**Listed records**
◇ ◇ ◇ ◇ ◇

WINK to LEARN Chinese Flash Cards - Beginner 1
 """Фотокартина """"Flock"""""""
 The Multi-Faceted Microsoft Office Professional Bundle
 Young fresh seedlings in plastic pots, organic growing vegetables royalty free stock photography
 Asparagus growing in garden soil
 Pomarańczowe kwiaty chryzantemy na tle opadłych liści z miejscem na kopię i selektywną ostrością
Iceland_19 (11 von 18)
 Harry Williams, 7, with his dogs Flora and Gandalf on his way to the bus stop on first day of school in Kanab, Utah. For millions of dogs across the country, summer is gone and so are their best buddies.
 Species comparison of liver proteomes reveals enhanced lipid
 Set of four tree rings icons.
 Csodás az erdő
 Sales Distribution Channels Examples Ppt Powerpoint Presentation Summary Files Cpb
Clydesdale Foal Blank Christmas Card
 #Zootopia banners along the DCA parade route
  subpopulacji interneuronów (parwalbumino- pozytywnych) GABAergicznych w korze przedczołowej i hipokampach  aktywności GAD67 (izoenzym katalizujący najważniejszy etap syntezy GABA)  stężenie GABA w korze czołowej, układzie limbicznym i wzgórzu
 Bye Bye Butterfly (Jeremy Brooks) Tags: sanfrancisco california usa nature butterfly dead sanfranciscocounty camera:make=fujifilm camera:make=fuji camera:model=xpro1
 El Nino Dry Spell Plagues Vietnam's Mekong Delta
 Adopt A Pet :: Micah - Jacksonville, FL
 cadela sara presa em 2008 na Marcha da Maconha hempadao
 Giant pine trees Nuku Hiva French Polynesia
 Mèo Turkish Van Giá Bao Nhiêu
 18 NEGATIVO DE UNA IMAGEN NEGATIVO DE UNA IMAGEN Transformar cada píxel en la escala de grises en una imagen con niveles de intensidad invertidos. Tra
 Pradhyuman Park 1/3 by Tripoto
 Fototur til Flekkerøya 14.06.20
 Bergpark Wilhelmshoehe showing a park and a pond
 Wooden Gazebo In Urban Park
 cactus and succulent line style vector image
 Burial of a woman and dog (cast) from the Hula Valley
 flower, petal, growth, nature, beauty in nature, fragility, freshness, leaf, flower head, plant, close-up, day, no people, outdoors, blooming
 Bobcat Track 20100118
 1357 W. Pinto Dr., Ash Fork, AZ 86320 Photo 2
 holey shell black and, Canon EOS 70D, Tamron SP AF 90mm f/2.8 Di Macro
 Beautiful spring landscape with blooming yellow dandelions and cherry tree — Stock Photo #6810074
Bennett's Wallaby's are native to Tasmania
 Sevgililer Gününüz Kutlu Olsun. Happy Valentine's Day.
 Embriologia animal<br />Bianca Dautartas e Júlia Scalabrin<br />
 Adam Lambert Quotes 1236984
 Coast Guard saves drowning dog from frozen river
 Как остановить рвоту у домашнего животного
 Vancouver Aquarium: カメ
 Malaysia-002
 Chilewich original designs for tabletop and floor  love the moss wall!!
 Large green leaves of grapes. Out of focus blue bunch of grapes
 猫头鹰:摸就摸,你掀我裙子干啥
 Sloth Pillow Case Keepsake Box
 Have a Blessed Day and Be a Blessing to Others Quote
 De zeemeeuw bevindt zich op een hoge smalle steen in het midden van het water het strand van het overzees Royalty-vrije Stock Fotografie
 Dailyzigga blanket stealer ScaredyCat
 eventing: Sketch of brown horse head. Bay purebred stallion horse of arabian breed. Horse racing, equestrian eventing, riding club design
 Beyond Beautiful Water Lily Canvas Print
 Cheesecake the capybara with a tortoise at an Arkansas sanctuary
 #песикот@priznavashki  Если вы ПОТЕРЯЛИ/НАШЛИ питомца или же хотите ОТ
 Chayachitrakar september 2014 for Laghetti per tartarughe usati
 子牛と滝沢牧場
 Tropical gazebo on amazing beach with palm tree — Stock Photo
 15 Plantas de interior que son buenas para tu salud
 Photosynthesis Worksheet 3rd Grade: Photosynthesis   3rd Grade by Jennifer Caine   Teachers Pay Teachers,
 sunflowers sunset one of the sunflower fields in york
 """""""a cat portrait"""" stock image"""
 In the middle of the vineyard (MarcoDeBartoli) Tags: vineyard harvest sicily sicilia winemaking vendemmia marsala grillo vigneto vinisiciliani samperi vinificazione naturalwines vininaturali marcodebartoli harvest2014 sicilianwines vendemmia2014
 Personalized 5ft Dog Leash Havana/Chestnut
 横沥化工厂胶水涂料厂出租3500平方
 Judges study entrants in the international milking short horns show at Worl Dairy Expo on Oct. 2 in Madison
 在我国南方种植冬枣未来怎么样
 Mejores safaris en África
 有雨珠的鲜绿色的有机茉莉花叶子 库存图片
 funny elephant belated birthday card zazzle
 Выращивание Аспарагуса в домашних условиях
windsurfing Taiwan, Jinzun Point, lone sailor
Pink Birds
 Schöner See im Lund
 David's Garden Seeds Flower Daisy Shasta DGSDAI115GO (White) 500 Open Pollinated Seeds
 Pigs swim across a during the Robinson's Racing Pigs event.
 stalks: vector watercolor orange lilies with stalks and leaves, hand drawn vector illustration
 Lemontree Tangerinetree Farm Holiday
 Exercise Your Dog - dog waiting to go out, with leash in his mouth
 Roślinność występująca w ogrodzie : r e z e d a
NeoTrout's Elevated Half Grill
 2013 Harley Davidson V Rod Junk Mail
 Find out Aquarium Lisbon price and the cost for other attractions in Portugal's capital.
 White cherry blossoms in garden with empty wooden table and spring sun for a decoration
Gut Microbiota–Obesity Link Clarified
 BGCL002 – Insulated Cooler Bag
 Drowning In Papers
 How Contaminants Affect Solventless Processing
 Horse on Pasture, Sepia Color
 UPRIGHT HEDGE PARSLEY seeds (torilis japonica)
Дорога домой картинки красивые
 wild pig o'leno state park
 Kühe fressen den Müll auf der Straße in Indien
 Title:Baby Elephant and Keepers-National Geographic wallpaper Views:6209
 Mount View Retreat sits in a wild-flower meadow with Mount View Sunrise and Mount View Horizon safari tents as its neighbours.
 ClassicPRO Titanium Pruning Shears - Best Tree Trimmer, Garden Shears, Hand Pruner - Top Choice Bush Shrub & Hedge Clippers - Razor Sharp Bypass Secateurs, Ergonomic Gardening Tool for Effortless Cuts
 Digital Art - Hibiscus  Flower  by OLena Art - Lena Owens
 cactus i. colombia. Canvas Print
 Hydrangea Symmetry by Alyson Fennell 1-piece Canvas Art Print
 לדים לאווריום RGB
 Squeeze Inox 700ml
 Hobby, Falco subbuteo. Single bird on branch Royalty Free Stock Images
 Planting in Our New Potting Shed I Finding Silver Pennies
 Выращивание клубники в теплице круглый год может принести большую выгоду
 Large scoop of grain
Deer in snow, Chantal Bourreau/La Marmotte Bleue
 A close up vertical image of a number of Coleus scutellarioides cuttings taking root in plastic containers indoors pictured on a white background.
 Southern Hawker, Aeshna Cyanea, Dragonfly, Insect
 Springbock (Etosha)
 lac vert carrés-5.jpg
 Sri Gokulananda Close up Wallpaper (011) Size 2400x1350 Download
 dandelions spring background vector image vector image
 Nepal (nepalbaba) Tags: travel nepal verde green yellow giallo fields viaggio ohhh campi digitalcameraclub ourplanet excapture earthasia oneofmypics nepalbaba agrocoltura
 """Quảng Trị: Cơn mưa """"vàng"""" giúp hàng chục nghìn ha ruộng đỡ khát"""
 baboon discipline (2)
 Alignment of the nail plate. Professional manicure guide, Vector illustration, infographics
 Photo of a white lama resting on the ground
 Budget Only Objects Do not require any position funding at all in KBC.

◇ ◇ ◇ ◇ ◇

Without changing a single word, reproduce the entries above.

**Task result**
WINK to LEARN Chinese Flash Cards - Beginner 1
 """Фотокартина """"Flock"""""""
 The Multi-Faceted Microsoft Office Professional Bundle
 Young fresh seedlings in plastic pots, organic growing vegetables royalty free stock photography
 Asparagus growing in garden soil
 Pomarańczowe kwiaty chryzantemy na tle opadłych liści z miejscem na kopię i selektywną ostrością
Iceland_19 (11 von 18)
 Harry Williams, 7, with his dogs Flora and Gandalf on his way to the bus stop on first day of school in Kanab, Utah. For millions of dogs across the country, summer is gone and so are their best buddies.
 Species comparison of liver proteomes reveals enhanced lipid
 Set of four tree rings icons.
 Csodás az erdő
 Sales Distribution Channels Examples Ppt Powerpoint Presentation Summary Files Cpb
Clydesdale Foal Blank Christmas Card
 #Zootopia banners along the DCA parade route
  subpopulacji interneuronów (parwalbumino- pozytywnych) GABAergicznych w korze przedczołowej i hipokampach  aktywności GAD67 (izoenzym katalizujący najważniejszy etap syntezy GABA)  stężenie GABA w korze czołowej, układzie limbicznym i wzgórzu
 Bye Bye Butterfly (Jeremy Brooks) Tags: sanfrancisco california usa nature butterfly dead sanfranciscocounty camera:make=fujifilm camera:make=fuji camera:model=xpro1
 El Nino Dry Spell Plagues Vietnam's Mekong Delta
 Adopt A Pet :: Micah - Jacksonville, FL
 cadela sara presa em 2008 na Marcha da Maconha hempadao
 Giant pine trees Nuku Hiva French Polynesia
 Mèo Turkish Van Giá Bao Nhiêu
 18 NEGATIVO DE UNA IMAGEN NEGATIVO DE UNA IMAGEN Transformar cada píxel en la escala de grises en una imagen con niveles de intensidad invertidos. Tra
 Pradhyuman Park 1/3 by Tripoto
 Fototur til Flekkerøya 14.06.20
 Bergpark Wilhelmshoehe showing a park and a pond
 Wooden Gazebo In Urban Park
 cactus and succulent line style vector image
 Burial of a woman and dog (cast) from the Hula Valley
 flower, petal, growth, nature, beauty in nature, fragility, freshness, leaf, flower head, plant, close-up, day, no people, outdoors, blooming
 Bobcat Track 20100118
 1357 W. Pinto Dr., Ash Fork, AZ 86320 Photo 2
 holey shell black and, Canon EOS 70D, Tamron SP AF 90mm f/2.8 Di Macro
 Beautiful spring landscape with blooming yellow dandelions and cherry tree — Stock Photo #6810074
Bennett's Wallaby's are native to Tasmania
 Sevgililer Gününüz Kutlu Olsun. Happy Valentine's Day.
 Embriologia animal<br />Bianca Dautartas e Júlia Scalabrin<br />
 Adam Lambert Quotes 1236984
 Coast Guard saves drowning dog from frozen river
 Как остановить рвоту у домашнего животного
 Vancouver Aquarium: カメ
 Malaysia-002
 Chilewich original designs for tabletop and floor  love the moss wall!!
 Large green leaves of grapes. Out of focus blue bunch of grapes
 猫头鹰:摸就摸,你掀我裙子干啥
 Sloth Pillow Case Keepsake Box
 Have a Blessed Day and Be a Blessing to Others Quote
 De zeemeeuw bevindt zich op een hoge smalle steen in het midden van het water het strand van het overzees Royalty-vrije Stock Fotografie
 Dailyzigga blanket stealer ScaredyCat
 eventing: Sketch of brown horse head. Bay purebred stallion horse of arabian breed. Horse racing, equestrian eventing, riding club design
 Beyond Beautiful Water Lily Canvas Print
 Cheesecake the capybara with a tortoise at an Arkansas sanctuary
 #песикот@priznavashki  Если вы ПОТЕРЯЛИ/НАШЛИ питомца или же хотите ОТ
 Chayachitrakar september 2014 for Laghetti per tartarughe usati
 子牛と滝沢牧場
 Tropical gazebo on amazing beach with palm tree — Stock Photo
 15 Plantas de interior que son buenas para tu salud
 Photosynthesis Worksheet 3rd Grade: Photosynthesis   3rd Grade by Jennifer Caine   Teachers Pay Teachers,
 sunflowers sunset one of the sunflower fields in york
 """""""a cat portrait"""" stock image"""
 In the middle of the vineyard (MarcoDeBartoli) Tags: vineyard harvest sicily sicilia winemaking vendemmia marsala grillo vigneto vinisiciliani samperi vinificazione naturalwines vininaturali marcodebartoli harvest2014 sicilianwines vendemmia2014
 Personalized 5ft Dog Leash Havana/Chestnut
 横沥化工厂胶水涂料厂出租3500平方
 Judges study entrants in the international milking short horns show at Worl Dairy Expo on Oct. 2 in Madison
 在我国南方种植冬枣未来怎么样
 Mejores safaris en África
 有雨珠的鲜绿色的有机茉莉花叶子 库存图片
 funny elephant belated birthday card zazzle
 Выращивание Аспарагуса в домашних условиях
windsurfing Taiwan, Jinzun Point, lone sailor
Pink Birds
 Schöner See im Lund
 David's Garden Seeds Flower Daisy Shasta DGSDAI115GO (White) 500 Open Pollinated Seeds
 Pigs swim across a during the Robinson's Racing Pigs event.
 stalks: vector watercolor orange lilies with stalks and leaves, hand drawn vector illustration
 Lemontree Tangerinetree Farm Holiday
 Exercise Your Dog - dog waiting to go out, with leash in his mouth
 Roślinność występująca w ogrodzie : r e z e d a
NeoTrout's Elevated Half Grill
 2013 Harley Davidson V Rod Junk Mail
 Find out Aquarium Lisbon price and the cost for other attractions in Portugal's capital.
 White cherry blossoms in garden with empty wooden table and spring sun for a decoration
Gut Microbiota–Obesity Link Clarified
 BGCL002 – Insulated Cooler Bag
 Drowning In Papers
 How Contaminants Affect Solventless Processing
 Horse on Pasture, Sepia Color
 UPRIGHT HEDGE PARSLEY seeds (torilis japonica)
Дорога домой картинки красивые
 wild pig o'leno state park
 Kühe fressen den Müll auf der Straße in Indien
 Title:Baby Elephant and Keepers-National Geographic wallpaper Views:6209
 Mount View Retreat sits in a wild-flower meadow with Mount View Sunrise and Mount View Horizon safari tents as its neighbours.
 ClassicPRO Titanium Pruning Shears - Best Tree Trimmer, Garden Shears, Hand Pruner - Top Choice Bush Shrub & Hedge Clippers - Razor Sharp Bypass Secateurs, Ergonomic Gardening Tool for Effortless Cuts
 Digital Art - Hibiscus  Flower  by OLena Art - Lena Owens
 cactus i. colombia. Canvas Print
 Hydrangea Symmetry by Alyson Fennell 1-piece Canvas Art Print
 לדים לאווריום RGB
 Squeeze Inox 700ml
 Hobby, Falco subbuteo. Single bird on branch Royalty Free Stock Images
 Planting in Our New Potting Shed I Finding Silver Pennies
 Выращивание клубники в теплице круглый год может принести большую выгоду
 Large scoop of grain
Deer in snow, Chantal Bourreau/La Marmotte Bleue
 A close up vertical image of a number of Coleus scutellarioides cuttings taking root in plastic containers indoors pictured on a white background.
 Southern Hawker, Aeshna Cyanea, Dragonfly, Insect
 Springbock (Etosha)
 lac vert carrés-5.jpg
 Sri Gokulananda Close up Wallpaper (011) Size 2400x1350 Download
 dandelions spring background vector image vector image
 Nepal (nepalbaba) Tags: travel nepal verde green yellow giallo fields viaggio ohhh campi digitalcameraclub ourplanet excapture earthasia oneofmypics nepalbaba agrocoltura
 """Quảng Trị: Cơn mưa """"vàng"""" giúp hàng chục nghìn ha ruộng đỡ khát"""
 baboon discipline (2)
 Alignment of the nail plate. Professional manicure guide, Vector illustration, infographics
 Photo of a white lama resting on the ground
 Budget Only Objects Do not require any position funding at all in KBC.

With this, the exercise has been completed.